The Zimplow Board of Directors is constituted of a non-executive chairman, five non-executive directors and one executive director. The composition and structure of the Board is reviewed periodically to align with best practice, respective skills, experience, background, age and gender. The Board meets regularly to review results, dictate policy, formulate overall strategy and approve the budgets. They have introduced structures of corporate governance. Certain functions and responsibilities have been delegated to the following committees under the chairmanship of a non-executive director:
Each year Directors of the Company are required to submit in writing whether they have any material interest in any contract of significance with the Company or any of its subsidiaries which could have given rise to a related conflict of interest.
The Zimplow Executive Committee recognise the need to conduct the affairs of the Group with principles of transparency, integrity, and accountability, following generally accepted corporate practices, in the interests of its stakeholders. This process enables the Group’s stakeholders to derive the assurance that, in protecting and creating value to Zimplow Holdings Limited’s financial and human resources, the Group is being managed ethically, according to best practices. Sustainability principles are therefore pivotal to the Group’s drive of value addition to its stakeholders.

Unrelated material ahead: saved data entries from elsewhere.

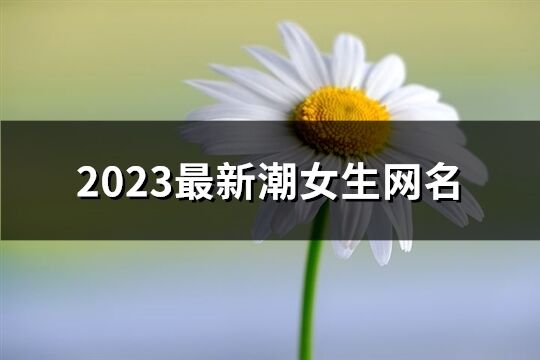 2023最新潮女生网名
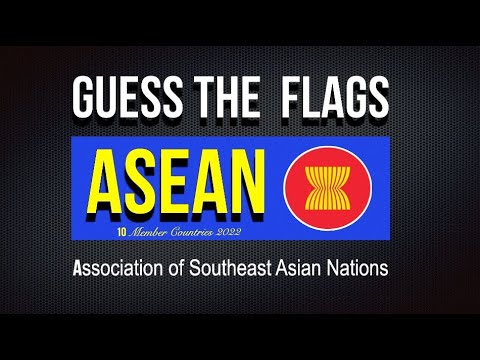 GUESS THE FLAGS

ASEAN

10 Member Countries 2022

Association of Southeast Asian Nations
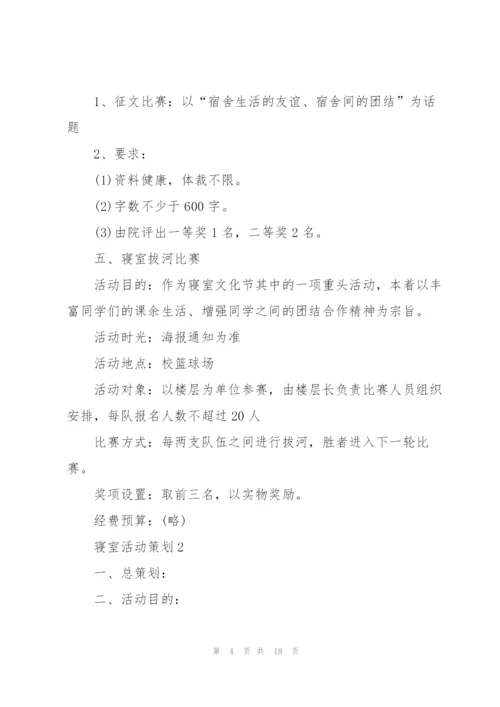 1、征文比赛：以“宿舍生活的友谊、宿舍间的团结”为话题

2、要求：

(1)资料健康，体裁不限。

(2)字数不少于600字。

(3)由院评出一等奖1名，二等奖2名。

五、寝室拔河比赛

活动目的：作为寝室文化节其中的一项重头活动，本着以丰富同学们的课余生活、增强同学之间的团结合作精神为宗旨。

活动时光：海报通知为准

活动地点：校篮球场

活动对象：以楼层为单位参赛，由楼层长负责比赛人员组织安排，每队报名人数不超过20人

比赛方式：每两支队伍之间进行拔河，胜者进入下一轮比赛。

奖项设置：取前三名，以实物奖励。

经费预算：(略)

寝室活动策划2

一、总策划：

二、活动目的：

第 4 页 共 18 页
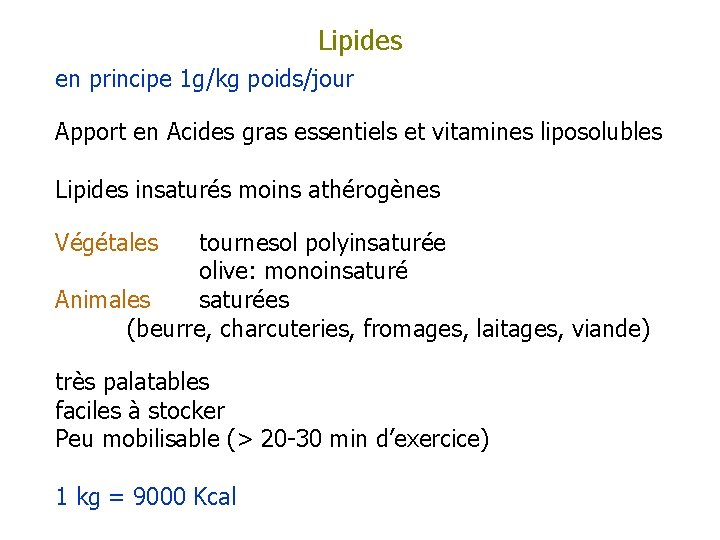 Lipides

en principe 1g/kg poids/jour

Apport en Acides gras essentiels et vitamines liposolubles

Lipides insaturés moins athérogènes

Végétales tournesol polyinsaturée
olive: monoinsaturé
Animales saturées
(beurre, charcuteries, fromages, laitages, viande)

très palatables
faciles à stocker
Peu mobilisable (> 20-30 min d'exercice)

1 kg = 9000 Kcal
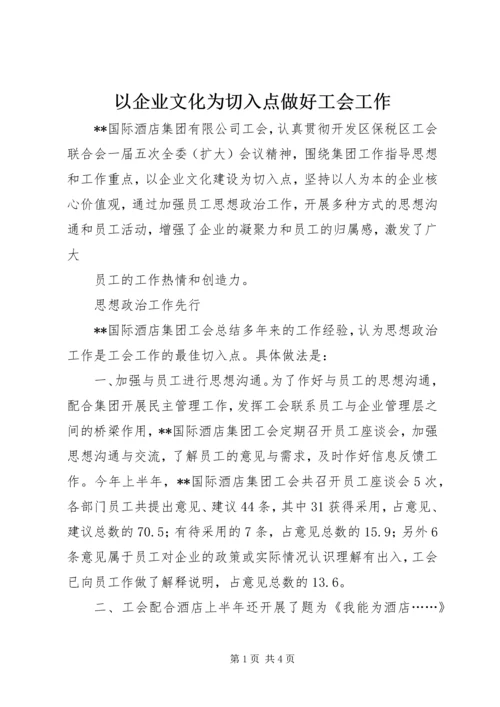 以企业文化为切入点做好工会工作

**国际酒店集团有限公司工会，认真贯彻开发区保税区工会联合会一届五次全委（扩大）会议精神，围绕集团工作指导思想和工作重点，以企业文化建设为切入点，坚持以人为本的企业核心价值观，通过加强员工思想政治工作，开展多种方式的思想沟通和员工活动，增强了企业的凝聚力和员工的归属感，激发了广大

员工的工作热情和创造力。

思想政治工作先行

**国际酒店集团工会总结多年来的工作经验，认为思想政治工作是工会工作的最佳切入点。具体做法是：

一、加强与员工进行思想沟通。为了作好与员工的思想沟通，配合集团开展民主管理工作，发挥工会联系员工与企业管理层之间的桥梁作用，**国际酒店集团工会定期召开员工座谈会，加强思想沟通与交流，了解员工的意见与需求，及时作好信息反馈工作。今年上半年，**国际酒店集团工会共召开员工座谈会5次，各部门员工共提出意见、建议44条，其中31获得采用，占意见、建议总数的70.5；有待采用的7条，占意见总数的15.9；另外6条意见属于员工对企业的政策或实际情况认识理解有出入，工会已向员工作做了解释说明，占意见总数的13.6。

二、工会配合酒店上半年还开展了题为《我能为酒店……》

第1页 共4页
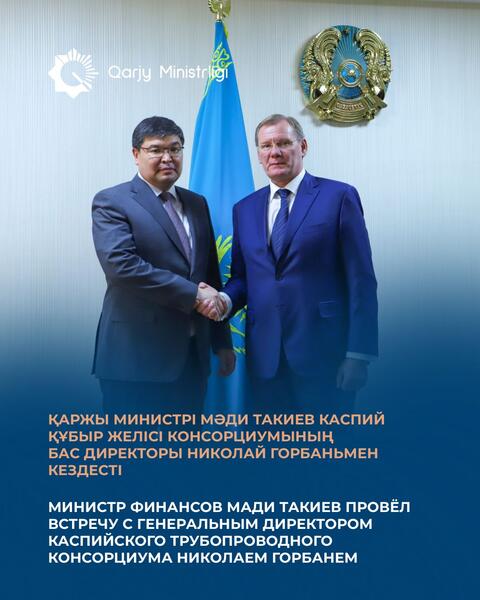 Qarjy Ministrligi

ҚАРЖЫ МИНИСТРІ МӘДИ ТАКИЕВ КАСПИЙ ҚҰБЫР ЖЕЛІСІ КОНСОРЦИУМЫНЫҢ БАС ДИРЕКТОРЫ НИКОЛАЙ ГОРБАНЬМЕН КЕЗДЕСТІ

МИНИСТР ФИНАНСОВ МАДИ ТАКИЕВ ПРОВЁЛ ВСТРЕЧУ С ГЕНЕРАЛЬНЫМ ДИРЕКТОРОМ КАСПИЙСКОГО ТРУБОПРОВОДНОГО КОНСОРЦИУМА НИКОЛАЕМ ГОРБАНЕМ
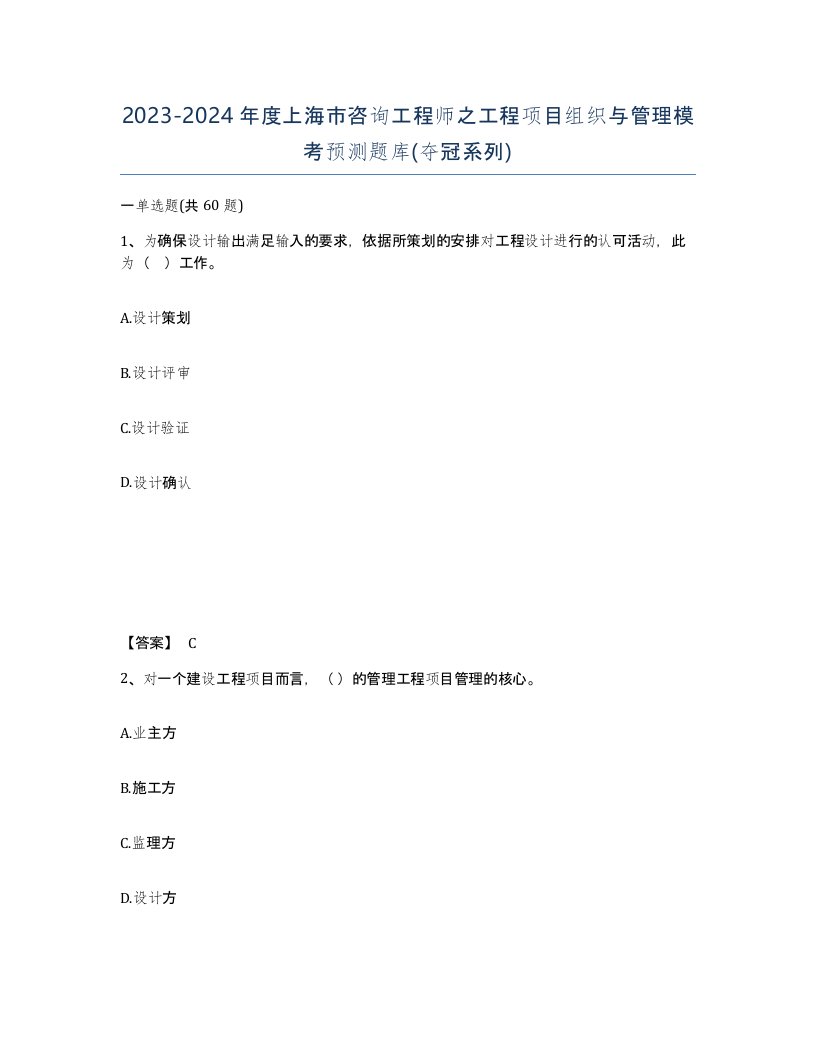 2023-2024年度上海市咨询工程师之工程项目组织与管理模考预测题库(夺冠系列)

一单选题(共60题)

1、为确保设计输出满足输入的要求，依据所策划的安排对工程设计进行的认可活动，此为（ ）工作。

A.设计策划

B.设计评审

C.设计验证

D.设计确认

【答案】 C

2、对一个建设工程项目而言，（）的管理工程项目管理的核心。

A.业主方

B.施工方

C.监理方

D.设计方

Zimplow’s Executive Committee continues to provide effective leadership based on sound, ethical business foundations. The Executive Committee ensures that the proper monitoring of systems and controls is in place throughout the group so as assure the Board regarding their effectiveness.
The executive committee sits regularly to deliberate and considers detailed operational issues of the Group which includes strategy implementation.
Each business unit in the group has an executive with clearly defined responsibilities and objectives, which is responsible for the day to day running of its operations. A comprehensive financial reporting system ensures that each business unit is brought to account monthly.